FRAGMENTO PARA LEER —
--------
La palabra misterio ya no explica nada.
(El misterio no es nada y la nada no se explica por sí misma)
Ricardo Zelarayán
“Una prisa sin sentido, siempre el apuro, el apuro, ¿Por qué? ¿Para qué? ¿Dónde quieren llegar? ¿A dónde van? Casi todos trabajan, sueñan, estudian, producen estimulados por el ritmo agitado de la ciudad, pero algunos quedan prisioneros de esa mala fiebre, de esa impaciencia por llegar demasiado rápido, de tenerlo todo”. La premisa de Apenas un delincuente de Hugo Fregonese (1949) es un punto de partida en Los delincuentes de Rodrigo Moreno (2023), película que representará a Argentina en la próxima edición de los Premios Óscar.
En el plan trazado por José Morán, el oficinista que protagoniza Apenas un delincuente (1949), la pena de castigo en la cárcel ya estaba incluida: seis años de encierro por robar una cantidad de plata que le costaría 166 años ahorrar. En Los delincuentes (2023), José Morán se ve representado en Morán, un empleado de un banco que decide robar 650 mil dólares y que le propone a un compañero de trabajo esconderlos mientras él cumple una pena de prisión de tres años y medio con buena conducta. Al cumplirse ese plazo, cada uno se quedará con la mitad del dinero y podrán dejar de trabajar el resto de sus vidas.
--------
POR HACER —
Según el fragmento sobre las dos películas, ¿cuánto dinero decide robar Morán en Los delincuentes? Las líneas de abajo no hacen falta.

MATERIAL DADO —
--------
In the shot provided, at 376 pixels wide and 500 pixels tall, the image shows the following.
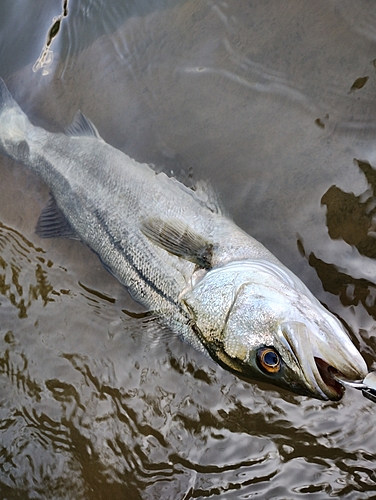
--------
RESPUESTA COMPLETA —
Decide robar 650 mil dólares.